Il s’agit d’Albert André, peintre français né en 1869 et décédé en 1954. L’appellation “André Albert” correspond à une inversion de nom fréquemment rencontrée dans les requêtes.
Qu’entend-on par “vues du Sud” chez Albert André ?
Des paysages et scènes urbaines du Midi français, notamment ports, villages et bords de mer de Provence, du Gard et de la Côte d’Azur, avec Marseille et des communes méridionales identifiées.
Quels médiums rencontrent les meilleures adjudications ?
Les huiles sur toile sont les plus performantes. Les huiles sur panneau et carton suivent. Les œuvres sur papier se positionnent en dessous, sauf cas de sujet ou provenance exceptionnels.
Les œuvres datées sont-elles mieux valorisées ?
Oui, une date explicite facilite l’attribution à une période recherchée et renforce la clarté documentaire, ce qui peut soutenir la valeur.
Une localisation précise du sujet influence-t-elle la valeur ?

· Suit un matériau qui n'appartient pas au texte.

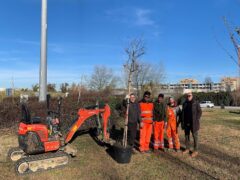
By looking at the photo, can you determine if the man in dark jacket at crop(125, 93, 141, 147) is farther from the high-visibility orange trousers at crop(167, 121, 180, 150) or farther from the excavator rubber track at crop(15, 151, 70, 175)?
the excavator rubber track at crop(15, 151, 70, 175)

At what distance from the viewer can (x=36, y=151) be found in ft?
22.2

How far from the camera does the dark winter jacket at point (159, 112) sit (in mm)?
8438

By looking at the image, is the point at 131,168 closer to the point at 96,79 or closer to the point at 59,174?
the point at 59,174

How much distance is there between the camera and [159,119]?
28.0 feet

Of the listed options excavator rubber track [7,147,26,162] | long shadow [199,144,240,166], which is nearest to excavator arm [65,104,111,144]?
excavator rubber track [7,147,26,162]

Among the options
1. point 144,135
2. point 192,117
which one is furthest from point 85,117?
point 192,117

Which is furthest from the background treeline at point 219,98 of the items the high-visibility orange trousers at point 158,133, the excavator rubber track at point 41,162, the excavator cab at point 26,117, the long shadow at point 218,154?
the excavator cab at point 26,117

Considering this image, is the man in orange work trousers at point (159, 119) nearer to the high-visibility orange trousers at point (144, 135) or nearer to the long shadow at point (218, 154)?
the high-visibility orange trousers at point (144, 135)

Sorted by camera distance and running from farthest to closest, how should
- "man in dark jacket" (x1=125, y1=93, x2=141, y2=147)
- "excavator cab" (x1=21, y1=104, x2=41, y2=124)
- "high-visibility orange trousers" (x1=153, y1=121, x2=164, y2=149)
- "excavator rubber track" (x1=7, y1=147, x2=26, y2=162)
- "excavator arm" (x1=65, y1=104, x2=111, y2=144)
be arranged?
"high-visibility orange trousers" (x1=153, y1=121, x2=164, y2=149) < "man in dark jacket" (x1=125, y1=93, x2=141, y2=147) < "excavator arm" (x1=65, y1=104, x2=111, y2=144) < "excavator rubber track" (x1=7, y1=147, x2=26, y2=162) < "excavator cab" (x1=21, y1=104, x2=41, y2=124)

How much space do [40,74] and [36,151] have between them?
653 cm

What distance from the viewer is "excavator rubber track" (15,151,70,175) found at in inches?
249

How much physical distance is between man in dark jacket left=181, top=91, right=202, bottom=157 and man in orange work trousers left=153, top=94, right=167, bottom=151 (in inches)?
24.6

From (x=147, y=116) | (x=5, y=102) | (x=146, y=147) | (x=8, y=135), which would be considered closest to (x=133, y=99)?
(x=147, y=116)

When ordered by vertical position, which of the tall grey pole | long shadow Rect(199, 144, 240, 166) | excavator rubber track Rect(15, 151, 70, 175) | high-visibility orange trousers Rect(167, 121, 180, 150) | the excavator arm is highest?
the tall grey pole
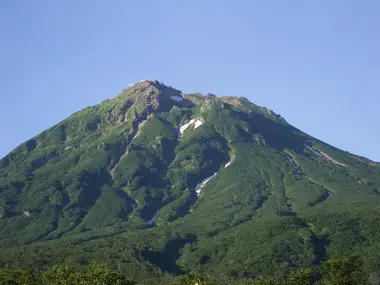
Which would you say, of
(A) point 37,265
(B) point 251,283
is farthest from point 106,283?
(A) point 37,265

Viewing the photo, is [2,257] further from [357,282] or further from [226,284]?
[357,282]

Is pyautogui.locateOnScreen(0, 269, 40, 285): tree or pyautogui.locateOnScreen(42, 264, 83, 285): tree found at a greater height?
pyautogui.locateOnScreen(42, 264, 83, 285): tree

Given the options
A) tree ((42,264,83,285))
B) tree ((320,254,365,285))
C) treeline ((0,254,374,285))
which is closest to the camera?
treeline ((0,254,374,285))

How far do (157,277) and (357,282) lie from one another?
100 metres

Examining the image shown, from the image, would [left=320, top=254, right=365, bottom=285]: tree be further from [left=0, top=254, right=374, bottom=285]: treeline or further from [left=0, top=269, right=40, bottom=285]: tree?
[left=0, top=269, right=40, bottom=285]: tree

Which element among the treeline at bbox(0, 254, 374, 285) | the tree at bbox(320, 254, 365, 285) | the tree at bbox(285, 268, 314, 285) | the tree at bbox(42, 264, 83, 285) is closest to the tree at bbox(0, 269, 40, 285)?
the treeline at bbox(0, 254, 374, 285)

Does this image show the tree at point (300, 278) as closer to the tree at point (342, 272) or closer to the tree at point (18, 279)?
the tree at point (342, 272)

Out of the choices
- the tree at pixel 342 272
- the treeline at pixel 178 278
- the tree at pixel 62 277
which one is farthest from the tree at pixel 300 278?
the tree at pixel 62 277

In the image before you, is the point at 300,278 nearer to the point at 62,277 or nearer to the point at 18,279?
the point at 62,277

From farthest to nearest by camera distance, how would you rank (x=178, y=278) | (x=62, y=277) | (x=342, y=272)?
(x=342, y=272) < (x=178, y=278) < (x=62, y=277)

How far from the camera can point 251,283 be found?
103 meters

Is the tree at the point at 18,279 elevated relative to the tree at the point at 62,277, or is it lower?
lower

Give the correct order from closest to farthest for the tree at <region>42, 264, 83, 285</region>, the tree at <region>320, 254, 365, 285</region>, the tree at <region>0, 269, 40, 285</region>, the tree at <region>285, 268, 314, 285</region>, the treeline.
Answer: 1. the treeline
2. the tree at <region>42, 264, 83, 285</region>
3. the tree at <region>0, 269, 40, 285</region>
4. the tree at <region>285, 268, 314, 285</region>
5. the tree at <region>320, 254, 365, 285</region>

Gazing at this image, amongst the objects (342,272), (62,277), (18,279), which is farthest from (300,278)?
(18,279)
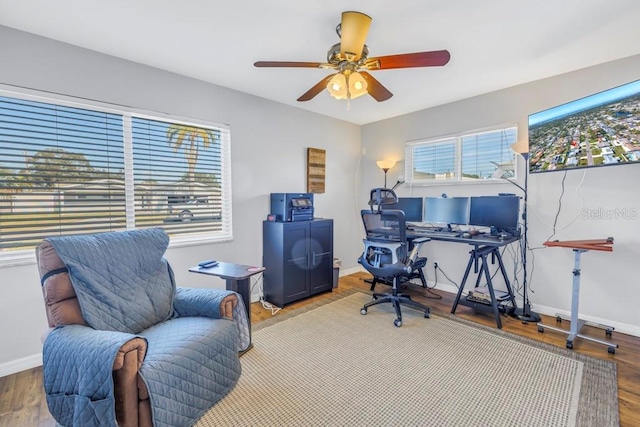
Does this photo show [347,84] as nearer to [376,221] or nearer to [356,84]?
[356,84]

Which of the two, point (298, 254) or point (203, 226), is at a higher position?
point (203, 226)

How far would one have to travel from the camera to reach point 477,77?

Oui, une vue située et reconnaissable, comme Marseille ou un village provençal nommé, attire davantage d’acheteurs et peut améliorer la valeur.
Quelles périodes sont les plus recherchées pour les vues méridionales ?
Les décennies 1900-1930 et l’après-guerre jusqu’aux années 1940-1950 sont régulièrement demandées, sous réserve du sujet et du médium.
Les provenances historiques jouent-elles un rôle significatif ?
Oui, une provenance rattachée à des marchands reconnus, à des collections identifiées ou à des expositions publiques renforce la lisibilité et la valeur.
Quelle fourchette de prix observe-t-on pour des huiles “vues du Sud” ?
Selon le sujet, la période et la provenance, les niveaux vont de quelques milliers d’euros à des dizaines de milliers d’euros, avec des sommets plus élevés pour des œuvres majeures.
Les dessins et aquarelles d’Albert André se vendent-ils bien ?
Ils circulent régulièrement mais à des niveaux inférieurs aux huiles. Les prix varient selon le motif, la qualité d’exécution et la documentation.
La présence dans des musées influence-t-elle le marché ?
La visibilité institutionnelle crédibilise l’artiste et soutient la demande, sans toutefois constituer un facteur de prix automatique.
Peut-on faire estimer une œuvre gratuitement ?
Oui, une estimation gratuite peut être réalisée par Fabien Robaldo à partir des informations et images communiquées, pour situer la valeur sur le marché actuel.
Comment préparer une demande d’estimation ?
Rassembler des photographies nettes de l’œuvre et du revers, les dimensions, la technique, les inscriptions, ainsi que tout document de provenance ou d’exposition, afin d’établir un dossier clair.